• [Selected excerpt]
↓↓↓
UMEM Educational Pearls

The One Minute Preceptor-Microskills in Teaching

Most clinical teaching takes place in the context of busy clinical practice where time is at a premium. Microskills enable teachers to effectively assess, instruct, and give feedback more efficiently. This model is used when the teacher knows something about the case that the learner needs or wants to know.

Most of already do this on a daily basis when a learner (student or resident) presents a case to us.


    • Get a commitment (Make them commit to a diagnosis and/or management strategy)
    • Probe for supporting evidence (why do they think this patient with CP has an MI?)
    • Teach general rules
    • Reinforce what was right
    • Correct mistakes

One of the biggest pitfalls in teaching, particularly to medical students, is the first skill, getting a commitment. Let (i.e. make) the student commit to a diagnosis and treatment plan and avoid spoonfeeding them.


1. Irby, D.M., How Attending Physicians Make Instructional Decisions when Conducting Teaching Rounds. Academic Medicine, 1992. 67: p. 630-638.

2. Irby, D.M., Three Exemplary Models of Case-based Teaching. Academic Medicine, 1994. 69(12): p. 947-953.

3. Irby, D.M. What Clinical Teachers in Medicine Need to Know. Academic Medicine, 1994. 69(5): p. 333-342.

4. Neher, JO, Gordon, KC, Meyer, B, and Stevens, N. A Five-step "Microskills" Model of Clinical Teaching. Journal of the American Board of Family Practice. 5:419-424, 1992.
↑↑↑
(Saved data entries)
↓↓↓
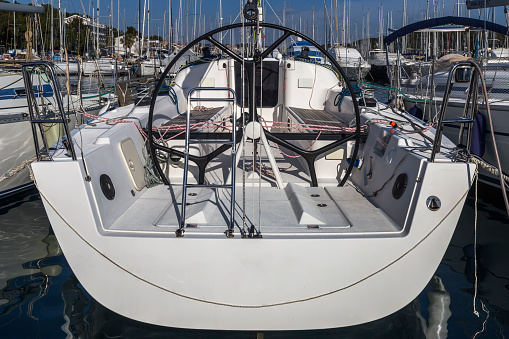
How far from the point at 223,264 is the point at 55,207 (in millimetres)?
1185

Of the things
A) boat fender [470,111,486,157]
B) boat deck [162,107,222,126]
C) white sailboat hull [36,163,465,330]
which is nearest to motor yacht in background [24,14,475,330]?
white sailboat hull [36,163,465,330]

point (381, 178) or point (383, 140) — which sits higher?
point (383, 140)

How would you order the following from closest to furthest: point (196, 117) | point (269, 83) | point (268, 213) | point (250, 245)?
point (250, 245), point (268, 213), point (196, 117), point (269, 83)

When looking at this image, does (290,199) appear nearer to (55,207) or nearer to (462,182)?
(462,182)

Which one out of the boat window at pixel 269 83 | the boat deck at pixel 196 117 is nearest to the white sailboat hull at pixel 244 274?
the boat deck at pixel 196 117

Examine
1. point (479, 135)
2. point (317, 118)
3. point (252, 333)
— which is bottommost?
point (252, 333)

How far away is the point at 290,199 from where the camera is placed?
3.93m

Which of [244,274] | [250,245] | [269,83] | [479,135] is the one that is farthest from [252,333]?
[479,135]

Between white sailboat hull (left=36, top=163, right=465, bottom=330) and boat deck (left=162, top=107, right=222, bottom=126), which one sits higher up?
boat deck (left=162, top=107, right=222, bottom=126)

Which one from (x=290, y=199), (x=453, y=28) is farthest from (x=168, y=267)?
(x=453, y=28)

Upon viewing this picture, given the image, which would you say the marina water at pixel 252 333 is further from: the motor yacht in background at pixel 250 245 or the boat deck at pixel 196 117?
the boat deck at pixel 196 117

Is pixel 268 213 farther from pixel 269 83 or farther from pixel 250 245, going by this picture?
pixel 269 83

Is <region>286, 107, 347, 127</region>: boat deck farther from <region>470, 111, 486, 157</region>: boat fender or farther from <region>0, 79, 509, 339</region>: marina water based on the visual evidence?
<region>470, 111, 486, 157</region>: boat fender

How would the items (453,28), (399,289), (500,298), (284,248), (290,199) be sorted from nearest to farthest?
↑↑↑
• [Problems to work on]
A - Answer these questions about the One Minute Preceptor text:
(i) When is the model used?
(ii) Which skill does the text call one of the biggest pitfalls in teaching?
(iii) In which journal and year was the article on the five-step "Microskills" model published?
B - Write out the One Minute Preceptor text between "Most clinical teaching" and "case to us.", inclusive, changing "feedback" to "guidance".

• [Solution list]
A -
(i) When the teacher knows something about the case that the learner needs or wants to know.
(ii) The first skill, getting a commitment.
(iii) The Journal of the American Board of Family Practice, 1992.

B -
Most clinical teaching takes place in the context of busy clinical practice where time is at a premium. Microskills enable teachers to effectively assess, instruct, and give guidance more efficiently. This model is used when the teacher knows something about the case that the learner needs or wants to know.

Most of already do this on a daily basis when a learner (student or resident) presents a case to us.